● **Prompt**:
Exactly and only the lines from the one containing "Which entity among" through the close of the entries below are to be set down.

--- start Material for the task ---

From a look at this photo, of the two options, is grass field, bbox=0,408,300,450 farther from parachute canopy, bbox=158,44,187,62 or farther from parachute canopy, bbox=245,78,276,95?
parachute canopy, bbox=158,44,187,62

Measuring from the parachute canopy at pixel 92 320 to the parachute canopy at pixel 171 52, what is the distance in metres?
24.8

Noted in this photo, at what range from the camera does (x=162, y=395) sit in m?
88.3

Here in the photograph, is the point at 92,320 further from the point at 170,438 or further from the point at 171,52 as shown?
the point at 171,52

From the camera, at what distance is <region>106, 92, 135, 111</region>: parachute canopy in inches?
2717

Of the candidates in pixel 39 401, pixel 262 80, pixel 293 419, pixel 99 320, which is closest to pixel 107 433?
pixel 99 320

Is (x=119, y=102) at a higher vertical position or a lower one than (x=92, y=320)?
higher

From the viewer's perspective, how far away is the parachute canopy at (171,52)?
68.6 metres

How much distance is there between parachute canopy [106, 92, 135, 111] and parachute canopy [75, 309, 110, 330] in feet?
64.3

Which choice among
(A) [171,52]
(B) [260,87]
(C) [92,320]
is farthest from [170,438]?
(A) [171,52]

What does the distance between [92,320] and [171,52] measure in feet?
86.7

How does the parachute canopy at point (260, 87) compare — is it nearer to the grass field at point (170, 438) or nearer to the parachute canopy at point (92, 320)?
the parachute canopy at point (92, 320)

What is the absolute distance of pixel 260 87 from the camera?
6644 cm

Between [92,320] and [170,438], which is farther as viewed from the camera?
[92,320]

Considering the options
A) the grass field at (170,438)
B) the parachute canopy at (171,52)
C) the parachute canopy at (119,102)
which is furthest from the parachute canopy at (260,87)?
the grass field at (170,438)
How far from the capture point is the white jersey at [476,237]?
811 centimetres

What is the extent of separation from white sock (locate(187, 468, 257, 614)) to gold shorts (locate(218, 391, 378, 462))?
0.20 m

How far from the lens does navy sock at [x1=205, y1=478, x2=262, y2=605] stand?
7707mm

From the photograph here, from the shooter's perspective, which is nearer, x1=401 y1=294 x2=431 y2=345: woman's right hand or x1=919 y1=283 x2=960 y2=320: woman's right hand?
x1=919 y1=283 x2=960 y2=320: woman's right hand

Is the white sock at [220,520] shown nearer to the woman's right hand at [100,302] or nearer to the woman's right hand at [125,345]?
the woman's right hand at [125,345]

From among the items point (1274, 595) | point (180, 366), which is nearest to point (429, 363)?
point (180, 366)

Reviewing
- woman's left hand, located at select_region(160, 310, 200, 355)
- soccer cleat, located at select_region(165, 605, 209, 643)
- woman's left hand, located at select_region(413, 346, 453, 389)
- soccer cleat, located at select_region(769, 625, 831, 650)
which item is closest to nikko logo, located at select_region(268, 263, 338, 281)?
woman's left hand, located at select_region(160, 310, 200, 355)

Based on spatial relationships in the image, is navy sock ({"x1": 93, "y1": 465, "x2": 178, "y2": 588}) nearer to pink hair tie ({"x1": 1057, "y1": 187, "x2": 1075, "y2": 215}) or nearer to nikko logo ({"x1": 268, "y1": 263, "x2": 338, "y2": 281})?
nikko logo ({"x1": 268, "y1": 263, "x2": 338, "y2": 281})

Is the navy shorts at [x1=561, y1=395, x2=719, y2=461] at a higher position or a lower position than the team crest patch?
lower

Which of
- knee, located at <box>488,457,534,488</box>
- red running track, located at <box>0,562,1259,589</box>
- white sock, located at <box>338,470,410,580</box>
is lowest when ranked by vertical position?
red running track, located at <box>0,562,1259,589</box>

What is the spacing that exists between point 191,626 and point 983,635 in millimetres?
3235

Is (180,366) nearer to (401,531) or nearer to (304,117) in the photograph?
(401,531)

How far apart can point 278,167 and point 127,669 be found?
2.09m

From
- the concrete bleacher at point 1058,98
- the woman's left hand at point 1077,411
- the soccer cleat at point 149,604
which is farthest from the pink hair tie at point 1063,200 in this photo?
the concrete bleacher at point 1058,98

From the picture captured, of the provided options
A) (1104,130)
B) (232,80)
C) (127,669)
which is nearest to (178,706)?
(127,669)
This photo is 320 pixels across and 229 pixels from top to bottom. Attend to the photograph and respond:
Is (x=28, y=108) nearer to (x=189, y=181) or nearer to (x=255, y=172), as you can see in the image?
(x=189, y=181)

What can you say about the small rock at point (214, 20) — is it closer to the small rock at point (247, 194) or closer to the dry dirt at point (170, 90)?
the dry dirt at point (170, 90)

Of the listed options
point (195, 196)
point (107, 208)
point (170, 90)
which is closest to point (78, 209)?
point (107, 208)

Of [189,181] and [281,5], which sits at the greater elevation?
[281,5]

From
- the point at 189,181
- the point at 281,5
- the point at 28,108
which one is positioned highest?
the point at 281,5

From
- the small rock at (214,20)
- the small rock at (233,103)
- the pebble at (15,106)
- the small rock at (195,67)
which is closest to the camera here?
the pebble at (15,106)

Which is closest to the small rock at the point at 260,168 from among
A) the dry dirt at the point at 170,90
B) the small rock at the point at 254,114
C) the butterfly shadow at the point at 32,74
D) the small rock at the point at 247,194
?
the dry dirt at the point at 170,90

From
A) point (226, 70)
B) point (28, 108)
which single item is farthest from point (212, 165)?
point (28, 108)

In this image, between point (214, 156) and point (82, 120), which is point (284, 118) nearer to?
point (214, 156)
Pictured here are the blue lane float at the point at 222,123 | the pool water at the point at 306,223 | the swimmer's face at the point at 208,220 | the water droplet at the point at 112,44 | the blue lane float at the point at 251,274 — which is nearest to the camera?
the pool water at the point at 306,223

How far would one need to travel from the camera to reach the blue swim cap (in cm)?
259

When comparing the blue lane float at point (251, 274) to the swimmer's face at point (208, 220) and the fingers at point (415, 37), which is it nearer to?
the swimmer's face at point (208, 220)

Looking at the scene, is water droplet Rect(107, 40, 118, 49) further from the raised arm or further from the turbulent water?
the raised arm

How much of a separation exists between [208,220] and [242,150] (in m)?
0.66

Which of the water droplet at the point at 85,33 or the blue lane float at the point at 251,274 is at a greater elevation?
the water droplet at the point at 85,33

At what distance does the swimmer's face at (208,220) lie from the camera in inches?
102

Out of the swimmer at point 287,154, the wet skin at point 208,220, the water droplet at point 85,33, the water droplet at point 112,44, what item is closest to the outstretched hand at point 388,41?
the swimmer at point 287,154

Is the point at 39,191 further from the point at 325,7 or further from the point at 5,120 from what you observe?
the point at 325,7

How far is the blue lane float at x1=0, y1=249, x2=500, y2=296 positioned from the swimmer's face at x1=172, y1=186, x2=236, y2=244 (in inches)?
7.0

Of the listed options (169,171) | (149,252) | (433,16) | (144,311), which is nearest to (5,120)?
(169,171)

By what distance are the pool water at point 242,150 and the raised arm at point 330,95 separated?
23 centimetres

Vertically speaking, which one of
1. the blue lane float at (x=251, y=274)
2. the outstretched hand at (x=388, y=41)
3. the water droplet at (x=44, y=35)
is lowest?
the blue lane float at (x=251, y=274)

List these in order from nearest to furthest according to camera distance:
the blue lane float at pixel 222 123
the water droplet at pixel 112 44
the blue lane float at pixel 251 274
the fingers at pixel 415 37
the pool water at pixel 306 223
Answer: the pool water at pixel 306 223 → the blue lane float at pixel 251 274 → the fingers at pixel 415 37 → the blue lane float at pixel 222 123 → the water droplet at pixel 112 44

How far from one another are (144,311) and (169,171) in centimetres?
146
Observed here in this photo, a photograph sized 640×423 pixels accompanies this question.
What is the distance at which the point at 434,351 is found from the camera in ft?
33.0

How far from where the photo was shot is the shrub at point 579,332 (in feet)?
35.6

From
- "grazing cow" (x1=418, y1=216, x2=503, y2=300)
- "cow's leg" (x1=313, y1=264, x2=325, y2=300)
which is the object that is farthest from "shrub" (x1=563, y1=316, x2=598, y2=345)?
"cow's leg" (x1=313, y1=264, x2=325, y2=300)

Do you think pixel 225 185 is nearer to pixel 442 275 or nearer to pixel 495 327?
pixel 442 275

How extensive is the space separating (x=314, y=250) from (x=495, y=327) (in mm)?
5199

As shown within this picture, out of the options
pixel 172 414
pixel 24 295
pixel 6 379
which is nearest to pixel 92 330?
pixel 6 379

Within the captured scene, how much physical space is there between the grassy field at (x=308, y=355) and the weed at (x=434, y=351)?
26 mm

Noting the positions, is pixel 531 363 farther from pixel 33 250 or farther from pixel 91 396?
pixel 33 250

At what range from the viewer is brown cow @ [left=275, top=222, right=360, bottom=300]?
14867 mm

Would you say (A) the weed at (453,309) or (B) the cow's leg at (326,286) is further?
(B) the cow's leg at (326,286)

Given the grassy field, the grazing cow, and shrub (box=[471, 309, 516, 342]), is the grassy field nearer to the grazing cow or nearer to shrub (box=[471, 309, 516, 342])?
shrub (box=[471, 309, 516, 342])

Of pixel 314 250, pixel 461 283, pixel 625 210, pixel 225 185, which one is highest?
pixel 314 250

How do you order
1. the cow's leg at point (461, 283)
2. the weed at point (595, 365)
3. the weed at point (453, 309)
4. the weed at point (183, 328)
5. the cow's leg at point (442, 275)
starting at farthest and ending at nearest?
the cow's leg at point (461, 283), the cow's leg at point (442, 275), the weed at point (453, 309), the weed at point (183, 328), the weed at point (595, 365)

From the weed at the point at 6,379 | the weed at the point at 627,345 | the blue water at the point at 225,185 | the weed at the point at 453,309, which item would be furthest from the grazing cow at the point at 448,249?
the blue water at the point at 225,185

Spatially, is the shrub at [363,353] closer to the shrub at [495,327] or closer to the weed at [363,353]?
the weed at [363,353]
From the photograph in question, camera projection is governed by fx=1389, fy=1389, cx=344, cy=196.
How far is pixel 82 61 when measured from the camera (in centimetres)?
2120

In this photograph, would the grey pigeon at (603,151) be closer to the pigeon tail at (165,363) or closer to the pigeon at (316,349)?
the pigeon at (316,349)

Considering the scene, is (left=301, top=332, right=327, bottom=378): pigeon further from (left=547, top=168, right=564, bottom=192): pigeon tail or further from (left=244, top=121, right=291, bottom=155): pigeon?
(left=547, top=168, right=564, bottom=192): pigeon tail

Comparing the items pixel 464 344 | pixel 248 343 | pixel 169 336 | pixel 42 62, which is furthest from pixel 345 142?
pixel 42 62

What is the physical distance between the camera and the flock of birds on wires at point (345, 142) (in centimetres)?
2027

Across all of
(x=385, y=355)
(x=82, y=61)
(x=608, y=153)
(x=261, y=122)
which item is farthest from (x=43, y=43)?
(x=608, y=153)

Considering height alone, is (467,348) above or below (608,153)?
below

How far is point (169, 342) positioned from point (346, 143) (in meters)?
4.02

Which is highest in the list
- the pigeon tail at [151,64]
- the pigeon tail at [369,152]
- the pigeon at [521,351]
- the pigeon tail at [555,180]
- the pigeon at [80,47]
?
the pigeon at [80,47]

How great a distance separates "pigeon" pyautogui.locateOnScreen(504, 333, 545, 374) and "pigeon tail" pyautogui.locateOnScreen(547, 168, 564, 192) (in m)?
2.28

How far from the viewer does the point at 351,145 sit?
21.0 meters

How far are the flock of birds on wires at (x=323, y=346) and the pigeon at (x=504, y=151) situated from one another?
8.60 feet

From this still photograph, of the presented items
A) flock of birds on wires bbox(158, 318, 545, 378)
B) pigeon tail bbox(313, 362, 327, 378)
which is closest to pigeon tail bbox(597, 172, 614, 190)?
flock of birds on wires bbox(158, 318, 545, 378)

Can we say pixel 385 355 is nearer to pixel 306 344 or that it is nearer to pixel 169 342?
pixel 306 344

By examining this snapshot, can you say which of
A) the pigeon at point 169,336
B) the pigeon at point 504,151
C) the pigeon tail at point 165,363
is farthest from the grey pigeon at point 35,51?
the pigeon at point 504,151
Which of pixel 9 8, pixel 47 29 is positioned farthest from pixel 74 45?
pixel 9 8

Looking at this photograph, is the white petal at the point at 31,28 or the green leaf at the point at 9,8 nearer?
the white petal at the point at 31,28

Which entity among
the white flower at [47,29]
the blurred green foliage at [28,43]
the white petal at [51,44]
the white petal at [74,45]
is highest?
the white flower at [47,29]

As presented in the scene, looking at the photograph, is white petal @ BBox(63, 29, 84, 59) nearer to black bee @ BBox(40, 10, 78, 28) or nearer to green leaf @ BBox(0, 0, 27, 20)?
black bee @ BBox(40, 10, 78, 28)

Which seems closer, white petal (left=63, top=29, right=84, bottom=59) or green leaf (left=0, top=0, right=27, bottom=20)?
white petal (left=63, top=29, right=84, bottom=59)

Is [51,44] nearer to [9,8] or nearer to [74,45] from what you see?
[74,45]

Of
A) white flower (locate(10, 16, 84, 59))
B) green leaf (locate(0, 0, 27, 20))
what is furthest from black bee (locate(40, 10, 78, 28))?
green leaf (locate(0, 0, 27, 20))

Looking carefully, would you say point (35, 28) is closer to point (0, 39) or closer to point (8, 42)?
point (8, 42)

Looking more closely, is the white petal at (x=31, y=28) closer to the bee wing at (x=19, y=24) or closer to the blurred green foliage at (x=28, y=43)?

--- end Material for the task ---

● **Full answer**:
Which entity among
the white flower at [47,29]
the blurred green foliage at [28,43]
the white petal at [51,44]
the white petal at [74,45]
is highest?
the white flower at [47,29]

As presented in the scene, looking at the photograph, is white petal @ BBox(63, 29, 84, 59) nearer to black bee @ BBox(40, 10, 78, 28) or nearer to green leaf @ BBox(0, 0, 27, 20)?
black bee @ BBox(40, 10, 78, 28)

Which seems closer, white petal (left=63, top=29, right=84, bottom=59) or green leaf (left=0, top=0, right=27, bottom=20)?
white petal (left=63, top=29, right=84, bottom=59)

Is [51,44] nearer to [9,8] or nearer to [74,45] from what you see?
[74,45]

Of
A) white flower (locate(10, 16, 84, 59))
B) green leaf (locate(0, 0, 27, 20))
what is furthest from black bee (locate(40, 10, 78, 28))?
green leaf (locate(0, 0, 27, 20))

Looking carefully, would you say point (35, 28) is closer to point (0, 39) or closer to point (8, 42)?
point (8, 42)

Looking more closely, is the white petal at (x=31, y=28) closer to the bee wing at (x=19, y=24) or closer to the blurred green foliage at (x=28, y=43)?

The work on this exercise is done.